According to Trulia, “popular neighborhoods in Baltimore include Canton and Frankford, with average listing prices of $349,917 and $111,809.”
Baltimore Housing Market Summary:
- Current Median Home Price: $255,600
- 1-Year Appreciation Rate: -2.7%
- 3-Year Appreciation Rate: 8.9%
- Unemployment Rate: 6.5%
- 1-Year Job Growth Rate: 2.1%
- Population: 622,104
- Average Days On Market: 70
- Percent Of Underwater Homes: 31.4%
- Median Household Income: $68,455
Baltimore Housing Market Q1 Update:
According to RealtyTrac, Baltimore is the best city to flip a home. In fact, Baltimore real estate investing has seen an average return on investment of 94.1 percent. That is nearly 20 points higher than the city that came in second place: Daytona Beach.
New reports indicate that the Baltimore housing market is one of the most affordable locales in the country. Affordability is due largely, in part, to the increasing inventory of “starter” homes. These properties alone could boost Baltimore real estate investing, or at least spark larger interest. In fact, it is more affordable to buy a house in Baltimore now than it was a year ago. The same can not be said for most of the other markets across the country. The median sale price in Baltimore dropped about 1.7 percent in 2014, but sales increased an impressive 26.7 percent. The median home price is now $23,200; about $25,000 more than the national average.

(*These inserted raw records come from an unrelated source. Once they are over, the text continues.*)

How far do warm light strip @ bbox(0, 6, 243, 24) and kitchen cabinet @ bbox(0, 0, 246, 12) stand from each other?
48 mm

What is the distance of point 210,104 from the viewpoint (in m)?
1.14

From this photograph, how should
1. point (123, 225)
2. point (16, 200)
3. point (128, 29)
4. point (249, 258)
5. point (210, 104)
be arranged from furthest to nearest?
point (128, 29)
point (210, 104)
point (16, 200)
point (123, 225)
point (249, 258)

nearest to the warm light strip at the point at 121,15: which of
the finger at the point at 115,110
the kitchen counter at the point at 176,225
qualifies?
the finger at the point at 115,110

Baltimore real estate investing should see a lot of activity in the form of foreclosures. According to RealtyTrac, there are 3,757 homes in Baltimore that have entered into at least one stage of the foreclosure process. That is to say, delinquent homeowners are either at risk of default, auction or bank repossession. As recently as last month, foreclosure filings increased 14 percent over the previous month. However, that number increases exponentially over the course of a year. Year-over-year foreclosure filings increased 42 percent.
Baltimore real estate investing should benefit from the discount opportunity distressed properties provide. That said, distressed properties are about 62 percent cheaper than those of a non-distressed nature. Whereas foreclosure properties have an average sale price of $41,675, non-distressed properties sold, on average, for $110,000. At such a low price, it is no surprise that Baltimore’s distressed home market is picking up steam. Investors are taking advantage of the huge number of Baltimore’s distressed homes hitting the market. About 210 distressed properties were sold at the beginning of the year, and the coming months should see even more sales. That number is nearly twice as much as the previous year.
In the long term, the distressed home situation is a good thing. Baltimore real estate investing infuses the market with funds. Housing stock is essentially growing, which is good for the entire economy. The Baltimore housing market has about 3,553 homes for sale and another 7,697 homes that recently sold. There is very little to suggest that there is no activity. Despite declining home sales at the beginning of the year, activity should pick up.